▸ TO DO: Starting at the line that contains "In this photograph, would" and continuing through the end of the material, rewrite those lines as a numbered list, leaving out blank lines.

▸ EXERCISE MATERIAL:
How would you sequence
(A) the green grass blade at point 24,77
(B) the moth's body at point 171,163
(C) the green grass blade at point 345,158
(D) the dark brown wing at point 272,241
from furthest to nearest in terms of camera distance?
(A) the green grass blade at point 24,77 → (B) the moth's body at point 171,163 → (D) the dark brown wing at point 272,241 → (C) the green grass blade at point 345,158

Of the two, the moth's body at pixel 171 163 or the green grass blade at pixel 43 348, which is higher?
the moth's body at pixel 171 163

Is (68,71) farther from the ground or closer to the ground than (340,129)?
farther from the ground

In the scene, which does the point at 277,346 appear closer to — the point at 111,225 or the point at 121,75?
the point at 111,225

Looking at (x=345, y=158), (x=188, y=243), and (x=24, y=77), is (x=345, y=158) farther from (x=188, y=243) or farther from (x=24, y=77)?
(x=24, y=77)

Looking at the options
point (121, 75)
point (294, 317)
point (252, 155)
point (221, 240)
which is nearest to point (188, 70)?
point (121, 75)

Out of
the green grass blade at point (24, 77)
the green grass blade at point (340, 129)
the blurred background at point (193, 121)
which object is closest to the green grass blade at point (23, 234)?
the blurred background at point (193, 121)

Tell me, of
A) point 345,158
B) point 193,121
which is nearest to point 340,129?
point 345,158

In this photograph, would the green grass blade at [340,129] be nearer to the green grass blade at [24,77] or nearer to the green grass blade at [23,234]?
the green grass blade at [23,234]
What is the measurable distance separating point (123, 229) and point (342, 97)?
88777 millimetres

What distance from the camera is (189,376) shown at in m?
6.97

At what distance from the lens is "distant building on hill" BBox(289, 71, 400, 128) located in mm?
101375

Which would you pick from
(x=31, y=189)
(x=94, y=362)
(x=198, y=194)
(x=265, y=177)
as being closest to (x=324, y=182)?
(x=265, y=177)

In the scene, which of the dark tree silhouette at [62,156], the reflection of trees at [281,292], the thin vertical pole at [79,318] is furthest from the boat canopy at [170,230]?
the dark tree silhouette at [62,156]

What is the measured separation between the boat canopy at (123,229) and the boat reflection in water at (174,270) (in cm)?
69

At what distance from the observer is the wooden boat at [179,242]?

▸ EXERCISE RESPONSE:
1. In this photograph, would the green grass blade at [340,129] be nearer to the green grass blade at [24,77] or nearer to the green grass blade at [23,234]?
2. the green grass blade at [23,234]
3. What is the measurable distance separating point (123, 229) and point (342, 97)?
4. 88777 millimetres
5. What distance from the camera is (189,376) shown at in m?
6. 6.97
7. At what distance from the lens is "distant building on hill" BBox(289, 71, 400, 128) located in mm?
8. 101375
9. Which would you pick from
10. (x=31, y=189)
11. (x=94, y=362)
12. (x=198, y=194)
13. (x=265, y=177)
14. as being closest to (x=324, y=182)?
15. (x=265, y=177)
16. In the scene, which of the dark tree silhouette at [62,156], the reflection of trees at [281,292], the thin vertical pole at [79,318] is furthest from the boat canopy at [170,230]?
17. the dark tree silhouette at [62,156]
18. What is the measured separation between the boat canopy at (123,229) and the boat reflection in water at (174,270) (in cm)?
19. 69
20. At what distance from the observer is the wooden boat at [179,242]?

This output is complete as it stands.